COVID-19—Zoonosis or Emerging Infectious Disease?

Najmul Haider (The Royal Veterinary College, University of London), Peregrine Rothman-Ostrow (Global Burden of Animal Diseases, University of Liverpool), Abdinasir Yusuf Osman (The Royal Veterinary College, University of London), Liã Bárbara Arruda (University College London), Laura Macfarlane-Berry (Department of Agriculture, Water and the Environment), Linzy Elton (University College London), Margaret J. Thomason (University College London), Dorothy Yeboah-Manu (University of Ghana), Rashid Ansumana (Njala University), Nathan Kapata (Zambia National Public Health Institute), Leonard Mboera (SACIDS, Sokine University of Agriculture), Jonathan Rushton (Global Burden of Animal Diseases, University of Liverpool), Timothy D. McHugh (University College London), David L. Heymann (London School of Hygiene & Tropical Medicine), Alimuddin Zumla (University College London, National Institute of Health Research), and Richard A. Kock (The Royal Veterinary Collage, University of London) have collaborated to produce the now published article COVID-19—Zoonosis or Emerging Infectious Disease?

Abstract
The World Health Organization defines a zoonosis as any infection naturally transmissible from vertebrate animals to humans.

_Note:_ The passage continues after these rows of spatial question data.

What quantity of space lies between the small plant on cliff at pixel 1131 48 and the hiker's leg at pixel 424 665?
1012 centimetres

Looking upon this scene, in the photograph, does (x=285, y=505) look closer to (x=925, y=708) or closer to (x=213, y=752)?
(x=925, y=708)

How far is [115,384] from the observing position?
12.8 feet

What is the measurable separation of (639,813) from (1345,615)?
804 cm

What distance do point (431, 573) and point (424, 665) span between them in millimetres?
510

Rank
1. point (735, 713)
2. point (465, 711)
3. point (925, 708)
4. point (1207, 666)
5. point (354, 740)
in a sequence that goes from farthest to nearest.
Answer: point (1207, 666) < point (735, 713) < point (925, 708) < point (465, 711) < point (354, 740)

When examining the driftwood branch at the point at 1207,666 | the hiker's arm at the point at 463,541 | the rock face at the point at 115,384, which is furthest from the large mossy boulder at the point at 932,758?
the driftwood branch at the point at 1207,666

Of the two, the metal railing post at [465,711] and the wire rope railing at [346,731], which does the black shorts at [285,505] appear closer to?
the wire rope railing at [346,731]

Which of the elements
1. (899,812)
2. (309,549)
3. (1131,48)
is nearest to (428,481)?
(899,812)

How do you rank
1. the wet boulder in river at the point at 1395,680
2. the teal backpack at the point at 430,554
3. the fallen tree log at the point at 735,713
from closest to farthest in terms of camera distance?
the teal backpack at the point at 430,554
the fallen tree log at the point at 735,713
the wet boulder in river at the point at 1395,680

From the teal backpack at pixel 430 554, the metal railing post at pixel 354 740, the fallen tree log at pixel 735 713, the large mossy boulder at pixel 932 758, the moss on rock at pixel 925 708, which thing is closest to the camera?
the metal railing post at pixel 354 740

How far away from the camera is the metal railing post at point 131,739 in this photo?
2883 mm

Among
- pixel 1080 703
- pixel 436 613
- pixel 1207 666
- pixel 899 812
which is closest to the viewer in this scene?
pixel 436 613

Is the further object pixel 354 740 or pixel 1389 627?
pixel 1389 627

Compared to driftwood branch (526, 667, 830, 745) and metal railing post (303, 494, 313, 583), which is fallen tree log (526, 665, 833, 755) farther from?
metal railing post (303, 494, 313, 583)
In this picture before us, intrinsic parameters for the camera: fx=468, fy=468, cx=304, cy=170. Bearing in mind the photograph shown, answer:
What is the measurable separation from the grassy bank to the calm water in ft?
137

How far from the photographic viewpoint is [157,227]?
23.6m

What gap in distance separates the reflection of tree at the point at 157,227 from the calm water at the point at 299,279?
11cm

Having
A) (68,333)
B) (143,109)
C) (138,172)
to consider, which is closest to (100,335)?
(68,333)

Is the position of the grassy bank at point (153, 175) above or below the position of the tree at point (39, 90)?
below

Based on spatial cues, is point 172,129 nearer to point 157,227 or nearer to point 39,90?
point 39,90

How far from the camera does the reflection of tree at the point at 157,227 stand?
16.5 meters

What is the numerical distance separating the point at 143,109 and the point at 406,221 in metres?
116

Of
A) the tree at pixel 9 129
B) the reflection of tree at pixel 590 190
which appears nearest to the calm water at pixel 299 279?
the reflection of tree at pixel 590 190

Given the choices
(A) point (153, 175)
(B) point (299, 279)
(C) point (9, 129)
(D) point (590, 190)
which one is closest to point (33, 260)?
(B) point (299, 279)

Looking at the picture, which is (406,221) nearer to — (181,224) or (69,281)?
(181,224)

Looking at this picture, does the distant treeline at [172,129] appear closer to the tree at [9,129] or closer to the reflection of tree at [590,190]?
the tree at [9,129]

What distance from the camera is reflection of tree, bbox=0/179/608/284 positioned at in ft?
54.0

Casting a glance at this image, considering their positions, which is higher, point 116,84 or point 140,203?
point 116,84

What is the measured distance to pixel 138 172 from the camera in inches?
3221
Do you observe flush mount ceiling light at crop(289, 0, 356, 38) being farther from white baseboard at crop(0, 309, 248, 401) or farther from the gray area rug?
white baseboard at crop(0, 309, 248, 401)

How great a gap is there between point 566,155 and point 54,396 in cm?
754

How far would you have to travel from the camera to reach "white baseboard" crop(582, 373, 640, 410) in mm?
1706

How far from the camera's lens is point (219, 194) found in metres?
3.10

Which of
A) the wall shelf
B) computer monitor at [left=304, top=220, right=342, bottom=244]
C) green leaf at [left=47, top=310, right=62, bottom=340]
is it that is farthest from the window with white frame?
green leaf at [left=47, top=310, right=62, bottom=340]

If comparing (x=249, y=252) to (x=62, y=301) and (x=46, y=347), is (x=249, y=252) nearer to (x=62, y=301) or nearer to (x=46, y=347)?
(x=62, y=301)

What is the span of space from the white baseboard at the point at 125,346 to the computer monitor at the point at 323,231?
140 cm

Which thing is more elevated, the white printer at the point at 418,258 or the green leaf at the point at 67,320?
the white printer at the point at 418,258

The pandemic of Coronavirus disease (COVID-19) caused by SARS-CoV-2 has been classified as a zoonotic disease, however, no animal reservoir has yet been found, so this classification is premature. We propose that COVID-19 should instead be classified an “emerging infectious disease (EID) of probable animal origin.” To explore if COVID-19 infection fits our proposed re-categorization vs. the contemporary definitions of zoonoses, we reviewed current evidence of infection origin and transmission routes of SARS-CoV-2 virus and described this in the context of known zoonoses, EIDs and “spill-over” events. Although the initial one hundred COVID-19 patients were presumably exposed to the virus at a seafood Market in China, and despite the fact that 33 of 585 swab samples collected from surfaces and cages in the market tested positive for SARS-CoV-2, no virus was isolated directly from animals and no animal reservoir was detected. Elsewhere, SARS-CoV-2 has been detected in animals including domesticated cats, dogs, and ferrets, as well as captive-managed mink, lions, tigers, deer, and mice confirming zooanthroponosis. Other than circumstantial evidence of zoonotic cases in mink farms in the Netherlands, no cases of natural transmission from wild or domesticated animals have been confirmed. More than 40 million human COVID-19 infections reported appear to be exclusively through human-human transmission. SARS-CoV-2 virus and COVID-19 do not meet the WHO definition of zoonoses. We suggest SARS-CoV-2 should be re-classified as an EID of probable animal origin.